======== Text extract ========

The parallel which Jung never made explicitly but seems to suggest itself is that in the early history of psychology, Freud the extravert and Jung the introvert parted ways. Now Origen and Tertullian didn’t know each other, but their personalities, Jung suggests, drove them to their extreme lives. Tertullian felt dissatisfied by the compromises of the Catholic Church and went to join a “Holy Ghost” type of movement, probably not unlike the Pentacostals of our day, speaking in tongues, etc., while Origen was a very popular teacher and lecturer who was reported to have castrated himself.

I’ve have gotten an almost infinite amount of use from Jung’s type theory, and I’ve actually added my own additions to it(see previous posts). I can hardly stress its importance enough, and I use it to understand Freud and Jung. That’s why I call myself a Jungian, because I make sense of the world through the lens Jung described (although I’m not dogmatic and have no intention of adhering to some thought just because Jung said it). Applying this to Freud, I start to piece together the mystery by seeing him as an extravert.

The Freud Less Traveled, Part Three

If last post is any indicator, I’m not going to get anywhere near the end of what I have to say about Freud and Jung. But that’s a good thing. It means more posts, which means more self-esteem for me!

So I’m building up this argument which is in the spirit of both Freud and Jung’s thought, which is that what people know, say, and do consciously is only a small fraction of their total nature. But this idea is inconvenient for a lot of highly specialized activities people do in the modern world. It calls into question the true motivation of people’s actions which can be and often are far more selfish than they suspect – and both appearing to be and actually being a non-selfish member of the community is in fact very important from a selfish point of view.

There’s obviously a bit of irony there. Someone so obsessed with the idea of and appearance of selflessness will often model the selflessness they aspire to, even though it is their selfish nature which drove them to it, either consciously or unconsciously. But after a point, the original motive is less significant than what the person has become. Traditional theology marks this type of person as a saint, and parallels are drawn between Christ and the person in question. Jesus of Nazareth himself is a total myth, in the sense that his actuality as a person has been, almost since the beginning, a biography buried in the sands of time. Yet for whatever reason, people relate to the Christ image, and in our Christian age (2013 years in…) Christ is usually taken to be the real example of the truly selfless person, but that only proves his power as an archetype. In other words, we all have the ability and willingness to conceive of a truly selfless person even though the typical folly of Christians is to consider Christ to be more than just the stories and myths about him that they have heard and read. They have a spirit of belief in which the idea of, the possibility of a “perfect” person is so compelling that evidence itself becomes only a secondary consideration.

========

Written exercise A
In the post on Freud and Jung, what personality type does the writer assign to Freud?
Written exercise B
Carry on the post on Freud and Jung from its final sentence.

======== Supplied information ========

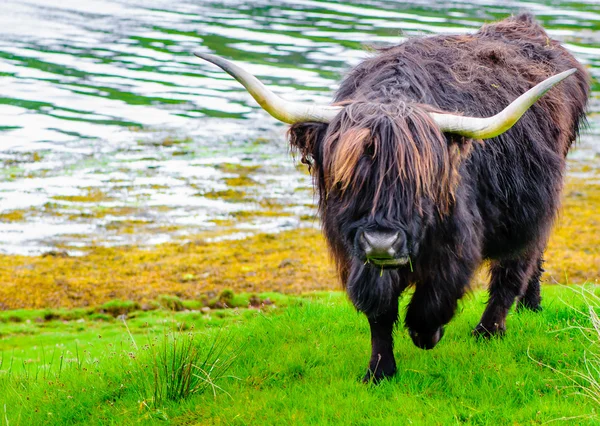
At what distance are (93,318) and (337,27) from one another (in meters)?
25.7

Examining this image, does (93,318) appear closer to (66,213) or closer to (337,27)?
(66,213)

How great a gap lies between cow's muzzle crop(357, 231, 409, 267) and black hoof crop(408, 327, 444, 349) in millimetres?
1064

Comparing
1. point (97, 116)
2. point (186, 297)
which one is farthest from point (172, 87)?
point (186, 297)

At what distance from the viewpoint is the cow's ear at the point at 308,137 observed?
14.4 feet

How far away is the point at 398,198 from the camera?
3949mm

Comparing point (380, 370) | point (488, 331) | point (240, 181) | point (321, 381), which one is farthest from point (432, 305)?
point (240, 181)

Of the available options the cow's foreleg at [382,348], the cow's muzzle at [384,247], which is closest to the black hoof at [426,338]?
the cow's foreleg at [382,348]

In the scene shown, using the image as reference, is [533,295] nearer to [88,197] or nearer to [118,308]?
[118,308]

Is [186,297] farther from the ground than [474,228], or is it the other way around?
[474,228]

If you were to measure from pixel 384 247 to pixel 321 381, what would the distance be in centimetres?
130

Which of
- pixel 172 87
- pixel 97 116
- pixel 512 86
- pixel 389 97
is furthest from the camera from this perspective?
pixel 172 87

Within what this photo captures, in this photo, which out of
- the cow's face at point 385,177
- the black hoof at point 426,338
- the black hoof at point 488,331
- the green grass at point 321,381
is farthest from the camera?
the black hoof at point 488,331

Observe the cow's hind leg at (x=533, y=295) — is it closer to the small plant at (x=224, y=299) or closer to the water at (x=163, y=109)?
the water at (x=163, y=109)

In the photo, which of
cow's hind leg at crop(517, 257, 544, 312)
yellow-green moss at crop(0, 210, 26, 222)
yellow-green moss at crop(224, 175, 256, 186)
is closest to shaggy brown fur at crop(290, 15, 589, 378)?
cow's hind leg at crop(517, 257, 544, 312)
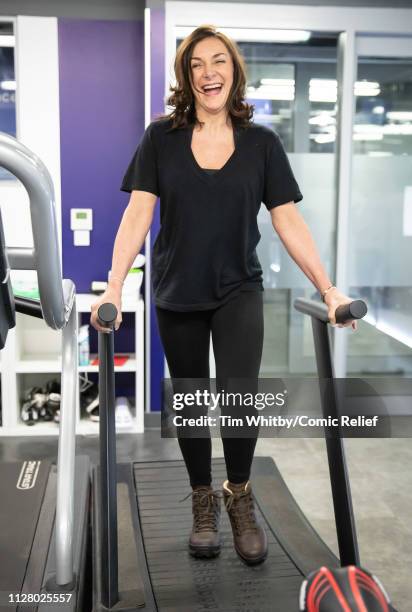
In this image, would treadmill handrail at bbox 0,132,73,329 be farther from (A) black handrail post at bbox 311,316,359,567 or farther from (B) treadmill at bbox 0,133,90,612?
(A) black handrail post at bbox 311,316,359,567

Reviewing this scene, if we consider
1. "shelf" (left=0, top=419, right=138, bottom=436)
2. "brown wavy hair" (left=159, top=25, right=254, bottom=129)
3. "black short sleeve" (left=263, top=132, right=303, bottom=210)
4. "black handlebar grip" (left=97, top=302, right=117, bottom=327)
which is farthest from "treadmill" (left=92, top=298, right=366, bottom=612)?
"shelf" (left=0, top=419, right=138, bottom=436)

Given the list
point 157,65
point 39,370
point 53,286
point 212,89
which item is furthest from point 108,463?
point 157,65

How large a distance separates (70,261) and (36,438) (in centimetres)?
113

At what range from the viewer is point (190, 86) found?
2127 millimetres

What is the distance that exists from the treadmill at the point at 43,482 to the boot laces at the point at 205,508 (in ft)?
1.31

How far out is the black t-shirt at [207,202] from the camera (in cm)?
207

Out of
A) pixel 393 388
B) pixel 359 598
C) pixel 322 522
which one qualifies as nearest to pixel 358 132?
pixel 393 388

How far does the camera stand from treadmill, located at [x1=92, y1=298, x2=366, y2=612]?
6.70 feet

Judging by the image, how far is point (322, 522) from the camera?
3.13 meters

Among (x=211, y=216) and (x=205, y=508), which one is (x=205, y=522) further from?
(x=211, y=216)

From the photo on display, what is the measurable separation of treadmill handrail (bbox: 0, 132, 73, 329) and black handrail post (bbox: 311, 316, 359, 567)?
40.9 inches

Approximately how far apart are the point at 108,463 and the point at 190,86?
112cm

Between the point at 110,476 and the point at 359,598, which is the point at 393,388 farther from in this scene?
the point at 359,598

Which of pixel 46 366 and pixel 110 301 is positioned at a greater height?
pixel 110 301
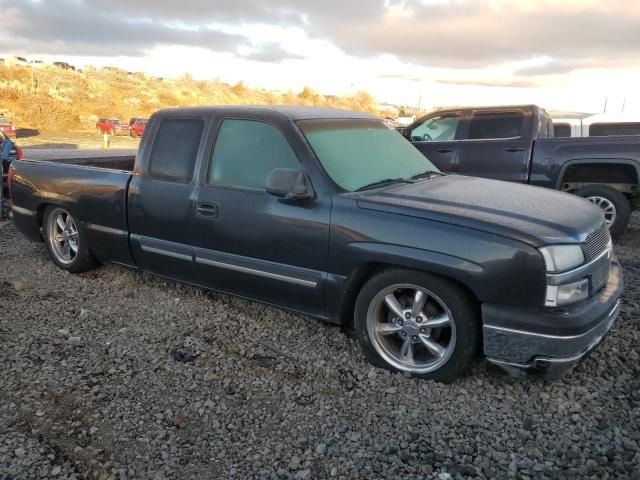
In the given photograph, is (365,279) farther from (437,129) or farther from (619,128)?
(619,128)

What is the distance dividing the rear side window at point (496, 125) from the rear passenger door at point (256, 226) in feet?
16.9

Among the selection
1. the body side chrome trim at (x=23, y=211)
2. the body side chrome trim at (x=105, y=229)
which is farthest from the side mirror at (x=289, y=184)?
the body side chrome trim at (x=23, y=211)

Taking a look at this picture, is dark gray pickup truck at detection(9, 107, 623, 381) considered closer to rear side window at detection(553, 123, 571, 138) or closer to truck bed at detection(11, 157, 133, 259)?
truck bed at detection(11, 157, 133, 259)

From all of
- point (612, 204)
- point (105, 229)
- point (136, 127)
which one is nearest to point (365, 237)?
point (105, 229)

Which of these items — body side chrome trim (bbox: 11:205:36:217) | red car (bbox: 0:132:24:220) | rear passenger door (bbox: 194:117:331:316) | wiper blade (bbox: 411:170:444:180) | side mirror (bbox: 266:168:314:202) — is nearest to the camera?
side mirror (bbox: 266:168:314:202)

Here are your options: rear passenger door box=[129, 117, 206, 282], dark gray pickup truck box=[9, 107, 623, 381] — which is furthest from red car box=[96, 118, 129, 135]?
rear passenger door box=[129, 117, 206, 282]

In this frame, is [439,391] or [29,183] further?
[29,183]

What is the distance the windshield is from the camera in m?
3.82

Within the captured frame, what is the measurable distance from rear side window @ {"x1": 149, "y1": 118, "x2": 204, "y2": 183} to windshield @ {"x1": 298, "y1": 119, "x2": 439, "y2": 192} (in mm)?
970

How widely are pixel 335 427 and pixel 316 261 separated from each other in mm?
1133

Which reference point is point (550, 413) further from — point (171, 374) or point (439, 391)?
point (171, 374)

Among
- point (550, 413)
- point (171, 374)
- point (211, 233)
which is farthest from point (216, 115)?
point (550, 413)

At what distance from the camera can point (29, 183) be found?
18.7 ft

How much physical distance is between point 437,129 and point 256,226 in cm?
565
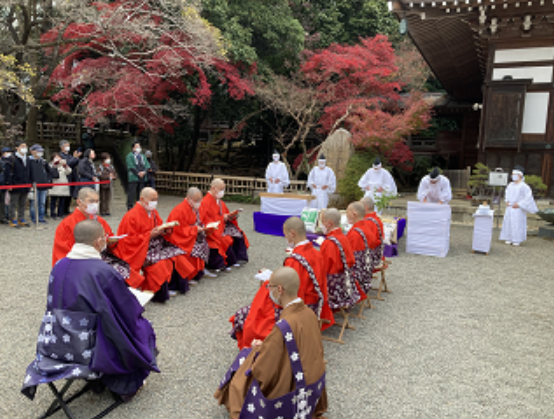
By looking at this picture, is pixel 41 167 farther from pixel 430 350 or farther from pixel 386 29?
pixel 386 29

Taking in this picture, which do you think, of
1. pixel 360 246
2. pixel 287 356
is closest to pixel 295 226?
pixel 287 356

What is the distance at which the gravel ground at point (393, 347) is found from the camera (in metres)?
3.31

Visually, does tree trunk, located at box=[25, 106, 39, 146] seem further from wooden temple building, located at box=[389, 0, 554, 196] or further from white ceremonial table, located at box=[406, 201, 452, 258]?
white ceremonial table, located at box=[406, 201, 452, 258]

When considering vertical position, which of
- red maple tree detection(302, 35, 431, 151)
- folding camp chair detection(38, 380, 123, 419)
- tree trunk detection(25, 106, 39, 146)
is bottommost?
folding camp chair detection(38, 380, 123, 419)

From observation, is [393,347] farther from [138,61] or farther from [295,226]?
[138,61]

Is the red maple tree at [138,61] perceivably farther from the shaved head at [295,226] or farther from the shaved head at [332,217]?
the shaved head at [295,226]

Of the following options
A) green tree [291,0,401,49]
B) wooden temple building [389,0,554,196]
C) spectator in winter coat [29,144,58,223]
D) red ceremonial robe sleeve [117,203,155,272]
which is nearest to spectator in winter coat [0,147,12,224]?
spectator in winter coat [29,144,58,223]

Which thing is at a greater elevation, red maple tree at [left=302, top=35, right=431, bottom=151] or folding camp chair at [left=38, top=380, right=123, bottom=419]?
red maple tree at [left=302, top=35, right=431, bottom=151]

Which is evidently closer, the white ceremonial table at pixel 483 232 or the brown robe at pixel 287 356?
the brown robe at pixel 287 356

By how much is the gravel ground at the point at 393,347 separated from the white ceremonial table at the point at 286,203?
2917 millimetres

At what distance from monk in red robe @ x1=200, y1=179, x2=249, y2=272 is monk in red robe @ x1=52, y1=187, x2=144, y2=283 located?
5.22 ft

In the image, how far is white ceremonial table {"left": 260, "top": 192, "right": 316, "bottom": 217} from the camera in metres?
10.1

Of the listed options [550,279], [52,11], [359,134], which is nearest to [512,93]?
[359,134]

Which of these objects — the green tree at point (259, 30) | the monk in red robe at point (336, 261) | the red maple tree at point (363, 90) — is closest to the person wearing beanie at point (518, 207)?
the red maple tree at point (363, 90)
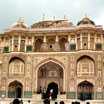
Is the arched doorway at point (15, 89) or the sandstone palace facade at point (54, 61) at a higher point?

========

Task response A
The writer sees Freud as an extravert.

Task response B
So the archetype of the perfect person exists in most if not all of us. But a perfect person is simply one who does not act selfishly out of ignorance of his true motivations. And therein lies the connection. Arguably Freud’s mission was to help people become aware of their true motivations, so that they did not have to act unconsciously.

Most people who someone like Freud would deal with were so-called neurotics. Now a neurosis is simply behavior natural to a person but which causes destruction instead of “construction”. For someone who finds him or herself repeatedly destroying without understanding, a mental health professional is generally the person to see. A neurotic, in the old sense of the word, is simply someone for whom there is a great disparity between what they naturally do and what either they or others consider either acceptable or superior behavior. This type of person will clearly benefit the most from the hypothesis of the “Unconscious” – an autonomous entity entirely apart from a person’s normal understanding of him or herself which is powerful enough to override the person’s conscious will.

The value of the hypothesis of the Unconscious lies in its ability to distinguish insanity from what otherwise could only be called stupidity. We all have a fear of being stupid, and a lot of guilt and shame accrues to someone who has no other explanation for why they do what they do than that they’re stupid.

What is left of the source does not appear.